● **Work to complete**:
The listing below holds pictures; exclude them. Return exactly the lines from the one with "[湖北]生态大尺度空间立体匝道道路街区绿化景观改造设计方案(2017最新)" through the one with "猫咪美食当前坐怀不乱超淡定".

● **Task data**:
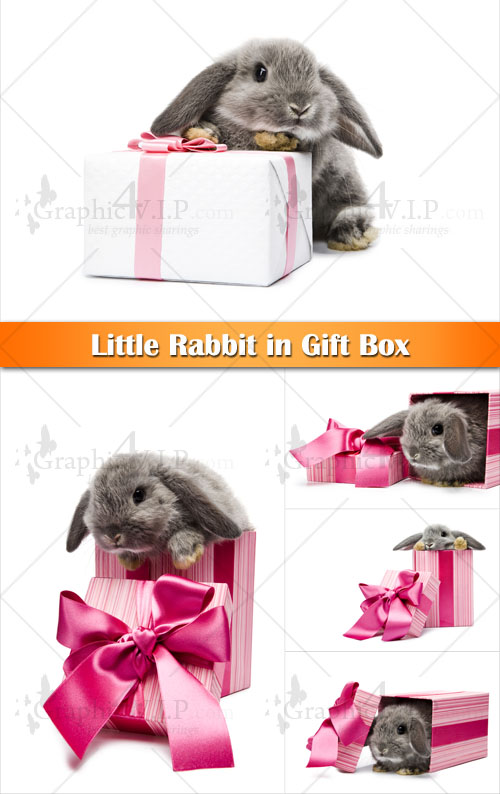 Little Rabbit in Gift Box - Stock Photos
--
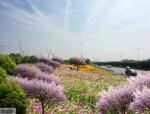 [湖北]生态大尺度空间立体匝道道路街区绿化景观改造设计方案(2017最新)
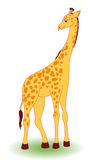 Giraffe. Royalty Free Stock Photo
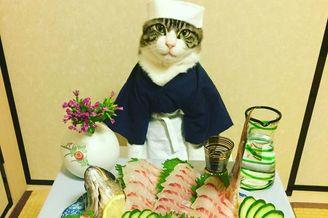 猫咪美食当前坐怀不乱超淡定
==
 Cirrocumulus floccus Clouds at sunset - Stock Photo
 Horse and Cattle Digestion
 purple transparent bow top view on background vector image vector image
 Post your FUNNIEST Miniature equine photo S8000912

● **Finished task**:
 [湖北]生态大尺度空间立体匝道道路街区绿化景观改造设计方案(2017最新)
 Giraffe. Royalty Free Stock Photo
 猫咪美食当前坐怀不乱超淡定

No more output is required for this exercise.